Multiuser Bibliography Functional Specification

This is the functional specification for the Multiuser Bibliography application. It describes major design goals, intended audience, and actual application behavior.

This document is subject to change. Version information:

I. Overview

    The Multiuser Bibliography application, or MultiBib, is a web-based annotated bibliography tool. It stores citations for various types of resources with optional annotations, and lets users browse, search, add, and annotate them. MultiBib helps users collaborate on building a bibliography; with it, small groups can work together on research projects, with group members saving relevant resources as they encounter them. It's meant to be a simple, focused, flexible solution for recording resources, with minimal disruption to a researcher's normal workflow.

    There are a number of software bibliography tools. MultiBib is distinguished by concentrating on two key ideas, both based on the observation that most bibliography software is personal software, running on personal computers. Researchers don't always have their own personal computers handy, but they often have access to some computer and the Internet. Also, researchers sometimes work in groups — in which case they may want to share a bibliography.

    This specification describes the goals of the project and the approach taken in achieving them (section I). Then it considers the intended users and accommodating their needs, preferences, and typical workflows (section II). Finally, it describes the application in detail, including the user interface and important aspects of internal function (section III).

    Who Should Read this Specification?

    The technical details in the Functionality section are primarily for maintainers, though some technically-inclined users may also be interested. The rest of this document is aimed at two audiences: potential users trying to determine whether MultiBib is useful for them, and project stakeholders evaluating the success of the project.

    Why a Multiuser Bibliography?

    MultiBib is meant to be a multiuser bibliography: a tool that will let users collaborate in building a list of resources (with optional annotations), with features for adding, editing, viewing, and searching entries.

    Researchers need to keep track of resources they find. This application aims to help them do that, particularly when they work in groups. Group use requires a centralized database, rather than simply keeping bibliographic information on individual computers; that's the main distinguishing feature of MultiBib.

    There are many computer-based bibliography systems. The goal of MultiBib was to create one that made it easy for teams of people to work with the same bibliography, wherever they were.

    The Approach

    A Web-based Application

    Web-based applications are suited to collaboration, because it's easy for users to get access to them, and they don't require any new infrastructure on the client end. Researchers working in a library might not have their own computers handy, for example, but would likely have web access through the library's public machines. MultiBib makes it convenient to add to the bibliography while browsing an online catalog. Also, future versions are well-positioned to work with other browser-based and browser-friendly technologies, such as Zotero, the Citation Style Language, and Microformats.

    Front End

    The presentation technology is built on standard XHTML 1.0 and CSS 2.0. It's designed to render comfortably on typical personal computers.

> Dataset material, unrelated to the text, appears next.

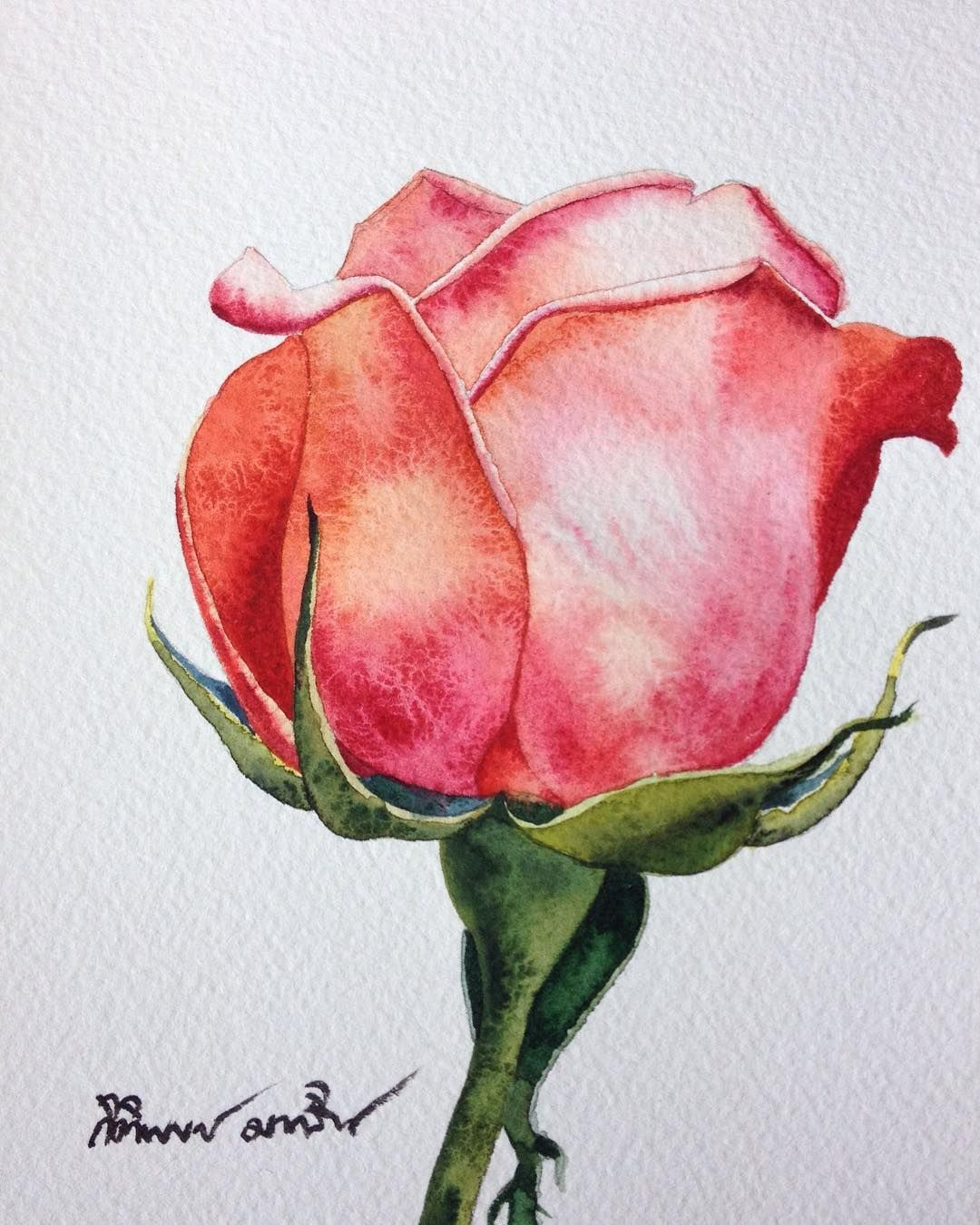 The Single Rose Flowers Roses Artists Art Aquarius Aquarelle Waterblog Watercolor Watercolorist Watercolorgalle Flower Drawing Flower Art Floral Art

    The various views use consistent styling and visual elements. A wayfinder character in the upper-left corner (below the header) gives the user a quick indicator of the current view. The global navigation menu on the left also remains consistent across the page. For convenience, the Quicksearch and Sign In forms are built into the navigation menu, rather than making the user navigate through additional pages, though separate Advanced Search and Sign In Required pages are also provided.

    Back End

    The application logic is implemented in PHP, with a MySQL database. The PHP layer allows for easy manipulation of the bibliographic data, including some relatively fancy processing for data storage (such as generating the bibliographic key from author and title fields) and display (for example, using a regular expression to condense long URLs for the browse view). MySQL provides fast access to data and reliable operations on it, and convenience functionality such as filtering, searching, and sorting.

II. Users and Usability

    Users and Their Goals

    MultiBib is aimed at researchers — students, academics, and independent scholars who need to keep track of numerous references and resources. They may not be comfortable with more powerful, but also far more complex, bibliographic management systems such as BiBTeX. MultiBib tries to be easy and relatively self-evident to operate.

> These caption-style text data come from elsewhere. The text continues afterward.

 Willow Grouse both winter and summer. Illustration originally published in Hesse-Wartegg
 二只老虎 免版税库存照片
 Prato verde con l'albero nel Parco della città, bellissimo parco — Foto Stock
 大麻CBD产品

    As researchers collect references, for individual or (especially) group projects, they need:

    • A place where they can record resources as they come across them, or whenever else is convenient. In fact, it should become their preferred place to record resources; if they'd rather just jot them down on scraps of paper, then the application isn't providing them much value.
    • The ability to look up resources that they or their collaborators have recorded. They should be able to look them up by browsing or searching. A bibliography isn't any good if you can't get information back out of it.
    • Features that let them collaborate on a bibliography. This is MultiBib's main advantage over pen & paper or other single-user systems, so it has to be obvious, easy, and effective. Collaboration includes both enabling joint work where it's appropriate (such as the ability to comment on other people's entries), and maintaining boundaries between users where necessary (by recording who contributed what, for example, and by preventing anyone from accidentally or deliberately destroying someone else's work).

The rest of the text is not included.